La Cour de cassation conforte le pouvoir règlementaire de l’Arafer dans le cadre d’un règlement de différend

Par quatre arrêts du 14 février 2018, la chambre commerciale financière et économique de la Cour de Cassation a rejeté les pourvois formés par SNCF Réseau contre les décisions de la Cour d’Appel de Paris et a confirmé les décisions de l’Autorité de régulation des activités ferroviaires et routières (Arafer) (1) dans le cadre de règlement des litiges opposant le gestionnaire du réseau ferroviaire à plusieurs entreprises de frêt.

Les entreprises demanderesses avaient bénéficié d’un droit d’accès au réseau ferré national sous la forme de plusieurs capacités d’infrastructure, aussi appelés « sillons », attribués par le gestionnaire Réseau ferré de France (RFF), aujourd’hui fusionné dans l’entité SNCF Réseau. Ces sociétés se sont estimées victimes de modifications ou de suppression tardive de ces sillons et ont saisi dans un premier temps l’Arafer d’une demande de règlement de différend, sur le fondement des dispositions désormais codifiées à l’article L. 1263-2 du code des transports (2) , aux fins , d’être exonérée à titre principal du paiement de l’acompte de 20 % sur la redevance de réservation tant que le gestionnaire n’aurait pas remédié aux insuffisances propres au processus d’allocation et exigeant la mise en place d’un dispositif l’incitant au respect des sillons attribués.

Par une décision n°2013-019 (3) du 1er octobre 2013, l’Arafer demandait à RFF de mettre en place au plus tard en 2015 un mécanisme financier l’incitant à proposer des sillons alternatifs en cas de suppression de sillons alloués initialement « fermes ». Elle enjoignait également au gestionnaire du réseau de mettre en place et d’appliquer un système de pénalités forfaitaires pour les cas de suppression de sillons sans solution alternative. Cette injonction était contestée par Sncf réseau venant aux droits de RFF, au motif, qu’elle constituait une mesure générale qui dépassait le périmètre des procédures individuelles en cause.
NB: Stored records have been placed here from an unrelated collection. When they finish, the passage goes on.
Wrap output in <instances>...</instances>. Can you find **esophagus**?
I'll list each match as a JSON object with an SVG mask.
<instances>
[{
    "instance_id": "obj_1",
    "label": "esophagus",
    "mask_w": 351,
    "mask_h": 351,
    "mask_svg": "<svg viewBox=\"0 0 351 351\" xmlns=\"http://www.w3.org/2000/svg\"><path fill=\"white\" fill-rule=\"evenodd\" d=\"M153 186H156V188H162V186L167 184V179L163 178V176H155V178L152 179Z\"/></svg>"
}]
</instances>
D’une part, la Cour de Cassation confirme que l’Arafer peut fixer pour tous les acteurs à l’occasion du règlement d’un différend, les modalités d’accès au réseau ferré et enjoindre au gestionnaire d’infrastructure de modifier le document de référence du réseau dans le sens défini par le régulateur, conformément à la volonté du législateur. D’autre part, la Cour confirme que ce pouvoir de l’Arafer est distinct du pouvoir règlementaire de l’Autorité, soumis à une homologation ministérielle.
 
Notes
puce note (1) Cass. Com : chambre commerciale, 14 février 2018,16-10.636
puce note (2) Article L1263-2 du code des transports
puce note (3) Décision n°2013-019, 1er octobre 2013, ARAF (pdf)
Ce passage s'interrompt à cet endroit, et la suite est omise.